Even though this class and teacher did not set me on the path to greatness in art, it did get me thinking, and over the years, many things I learned told me that Mr. Lampson was right. Art does have its role and purpose, but the question of whether art reflects the artist’s feelings or if art created those feelings is still unclear. Maybe it is both?
Oscar Wilde, in his 1889 essay, "The Decay of Lying," said: “Life imitates Art, more than Art imitates Life, and what is found in life and nature is not what is there, but is that which artists taught people to find there, through art.”

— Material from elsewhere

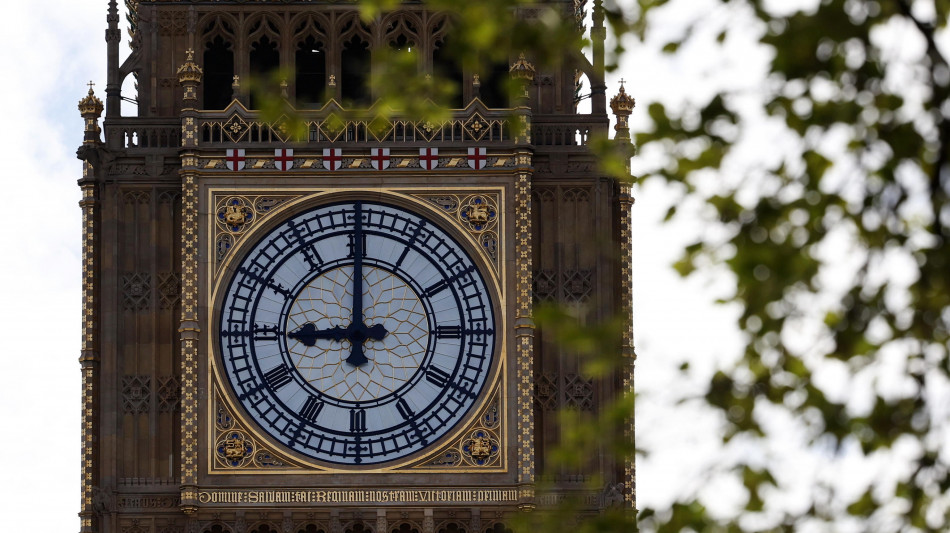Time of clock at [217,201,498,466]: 8:59
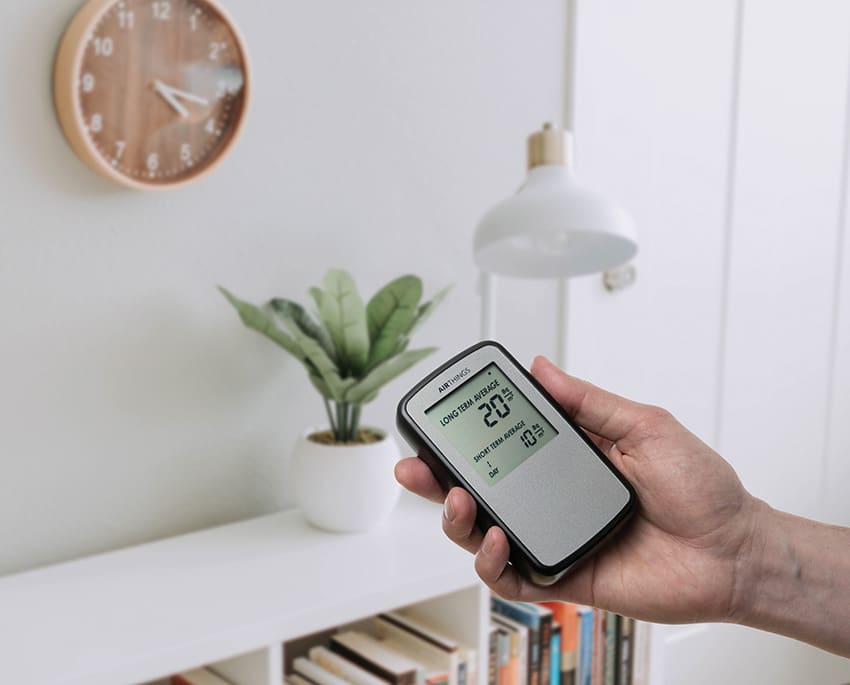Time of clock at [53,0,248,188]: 4:17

Do we see what is there, or what an artist taught us to see? It has been found that people do visit what they are conditioned to see. When people are hypnotized and asked about what they saw when they walked through a room, they have very different answers than when not hypnotized. People under hypnosis can remember the number of tiles on the ceiling or even the faces on the magazines on the tables, and they can’t remember those things. Their conscious mind was not interested in them.
Mr. Lampson also showed us how a lump of clay, spinning on a pottery wheel, grasped by an artist's hands, changed into what he imagined the clay to be and said that the clay itself informed the artist through the feelings it brought. He said that the bowls and vases produced were different when finished than the first intended and that the clay could talk to us. He attempted to teach us how to listen.
Writers and artists reveal much about themselves in their work but also find a great deal waiting to be expressed.